Steve Kerr Wins Coach Of The Year

11:33am: Kerr has officially won the award, the league announced via press release. Terry Stotts finished a close second, with Gregg Popovich third. The Trail Blazers have yet to pick up their team option on Stotts’ contract for next season, though that figures to be a formality at this point.

10:59am: The NBA will announce Steve Kerr as the winner of the Coach of the Year award, sources tell Marc Stein of (Twitter link). Kerr missed the first 43 games of the season while recovering from multiple operations on his back, but it appears voters were willing to overlook that in the wake of Golden State’s 73-9 record overall, the best in the history of the league. The Warriors adapted seamlessly to his absence, going 39-4 under acting head coach Luke Walton, who was also eligible for the award.

Kerr, 50, maintained a consistent presence around the team in practices while he was recovering, and it was clear the relaxed tone he set during last year’s championship season remained. He finished second in last year’s voting to Mike Budenholzer. Golden State finished 34-5 this year after Kerr returned in January, though an ankle injury kept presumptive MVP Stephen Curry out of a Game 3 loss to the Rockets in the first round, and a knee injury that will sideline Curry for at least the next two weeks threatens Golden State’s bid for a repeat championship.

→ **Recorded data**:
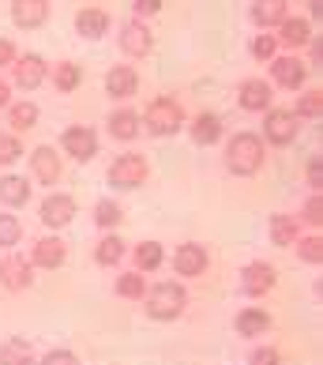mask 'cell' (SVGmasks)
<instances>
[{
    "mask_svg": "<svg viewBox=\"0 0 323 365\" xmlns=\"http://www.w3.org/2000/svg\"><path fill=\"white\" fill-rule=\"evenodd\" d=\"M188 309V287L181 279H158V282H147V294H143V313L147 320L154 324H173L181 320Z\"/></svg>",
    "mask_w": 323,
    "mask_h": 365,
    "instance_id": "obj_2",
    "label": "cell"
},
{
    "mask_svg": "<svg viewBox=\"0 0 323 365\" xmlns=\"http://www.w3.org/2000/svg\"><path fill=\"white\" fill-rule=\"evenodd\" d=\"M11 102H16V91H11L8 76H0V113H4V110H8Z\"/></svg>",
    "mask_w": 323,
    "mask_h": 365,
    "instance_id": "obj_46",
    "label": "cell"
},
{
    "mask_svg": "<svg viewBox=\"0 0 323 365\" xmlns=\"http://www.w3.org/2000/svg\"><path fill=\"white\" fill-rule=\"evenodd\" d=\"M0 365H38V354H34V343L31 339H4L0 343Z\"/></svg>",
    "mask_w": 323,
    "mask_h": 365,
    "instance_id": "obj_33",
    "label": "cell"
},
{
    "mask_svg": "<svg viewBox=\"0 0 323 365\" xmlns=\"http://www.w3.org/2000/svg\"><path fill=\"white\" fill-rule=\"evenodd\" d=\"M237 106L245 113H267L275 106V87L263 76H245L237 83Z\"/></svg>",
    "mask_w": 323,
    "mask_h": 365,
    "instance_id": "obj_17",
    "label": "cell"
},
{
    "mask_svg": "<svg viewBox=\"0 0 323 365\" xmlns=\"http://www.w3.org/2000/svg\"><path fill=\"white\" fill-rule=\"evenodd\" d=\"M128 260H132V272L139 275H154L162 264H166V245L154 237L147 241H136V245H128Z\"/></svg>",
    "mask_w": 323,
    "mask_h": 365,
    "instance_id": "obj_26",
    "label": "cell"
},
{
    "mask_svg": "<svg viewBox=\"0 0 323 365\" xmlns=\"http://www.w3.org/2000/svg\"><path fill=\"white\" fill-rule=\"evenodd\" d=\"M117 46L120 53H125L128 61H147L154 53V31H151V23H143V19H125L117 26Z\"/></svg>",
    "mask_w": 323,
    "mask_h": 365,
    "instance_id": "obj_12",
    "label": "cell"
},
{
    "mask_svg": "<svg viewBox=\"0 0 323 365\" xmlns=\"http://www.w3.org/2000/svg\"><path fill=\"white\" fill-rule=\"evenodd\" d=\"M305 185H308V192H323V158L319 155H308V162H305Z\"/></svg>",
    "mask_w": 323,
    "mask_h": 365,
    "instance_id": "obj_41",
    "label": "cell"
},
{
    "mask_svg": "<svg viewBox=\"0 0 323 365\" xmlns=\"http://www.w3.org/2000/svg\"><path fill=\"white\" fill-rule=\"evenodd\" d=\"M113 294L120 297V302H143V294H147V275H139V272H120L117 279H113Z\"/></svg>",
    "mask_w": 323,
    "mask_h": 365,
    "instance_id": "obj_35",
    "label": "cell"
},
{
    "mask_svg": "<svg viewBox=\"0 0 323 365\" xmlns=\"http://www.w3.org/2000/svg\"><path fill=\"white\" fill-rule=\"evenodd\" d=\"M38 365H83V361H79V354L68 350V346H53V350H46V354L38 358Z\"/></svg>",
    "mask_w": 323,
    "mask_h": 365,
    "instance_id": "obj_42",
    "label": "cell"
},
{
    "mask_svg": "<svg viewBox=\"0 0 323 365\" xmlns=\"http://www.w3.org/2000/svg\"><path fill=\"white\" fill-rule=\"evenodd\" d=\"M278 38L271 34V31H255L252 38H248V57L255 61V64H271L275 57H278Z\"/></svg>",
    "mask_w": 323,
    "mask_h": 365,
    "instance_id": "obj_36",
    "label": "cell"
},
{
    "mask_svg": "<svg viewBox=\"0 0 323 365\" xmlns=\"http://www.w3.org/2000/svg\"><path fill=\"white\" fill-rule=\"evenodd\" d=\"M162 11V0H136V4H132V19H154Z\"/></svg>",
    "mask_w": 323,
    "mask_h": 365,
    "instance_id": "obj_44",
    "label": "cell"
},
{
    "mask_svg": "<svg viewBox=\"0 0 323 365\" xmlns=\"http://www.w3.org/2000/svg\"><path fill=\"white\" fill-rule=\"evenodd\" d=\"M308 23H316V19H323V4H316V0H312V4H308V16H305Z\"/></svg>",
    "mask_w": 323,
    "mask_h": 365,
    "instance_id": "obj_47",
    "label": "cell"
},
{
    "mask_svg": "<svg viewBox=\"0 0 323 365\" xmlns=\"http://www.w3.org/2000/svg\"><path fill=\"white\" fill-rule=\"evenodd\" d=\"M301 230H323V192H308L305 204L297 207Z\"/></svg>",
    "mask_w": 323,
    "mask_h": 365,
    "instance_id": "obj_37",
    "label": "cell"
},
{
    "mask_svg": "<svg viewBox=\"0 0 323 365\" xmlns=\"http://www.w3.org/2000/svg\"><path fill=\"white\" fill-rule=\"evenodd\" d=\"M94 226L102 230V234H117V226L125 222V207L117 204V200H110V196H102L98 204H94Z\"/></svg>",
    "mask_w": 323,
    "mask_h": 365,
    "instance_id": "obj_34",
    "label": "cell"
},
{
    "mask_svg": "<svg viewBox=\"0 0 323 365\" xmlns=\"http://www.w3.org/2000/svg\"><path fill=\"white\" fill-rule=\"evenodd\" d=\"M297 136H301V120L293 117L290 106H271V110L263 113L260 140L267 143V151H271V147H278V151H282V147H293Z\"/></svg>",
    "mask_w": 323,
    "mask_h": 365,
    "instance_id": "obj_6",
    "label": "cell"
},
{
    "mask_svg": "<svg viewBox=\"0 0 323 365\" xmlns=\"http://www.w3.org/2000/svg\"><path fill=\"white\" fill-rule=\"evenodd\" d=\"M293 256L308 267H319L323 264V230H305L297 237V245H293Z\"/></svg>",
    "mask_w": 323,
    "mask_h": 365,
    "instance_id": "obj_32",
    "label": "cell"
},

→ **Work required**: Decide whether each statement agrees with the Steve Kerr Coach of the Year article: (a) Kerr missed the first 43 games of the season, (b) Gregg Popovich finished second in the voting, (c) Kerr won the award in the previous year's voting. Answer yes or no for each and quote the deciding words from the article.

→ **The completed task**:
(a) Yes: "Kerr missed the first 43 games of the season"
(b) No: "Terry Stotts finished a close second, with Gregg Popovich third."
(c) No: "He finished second in last year’s voting to Mike Budenholzer."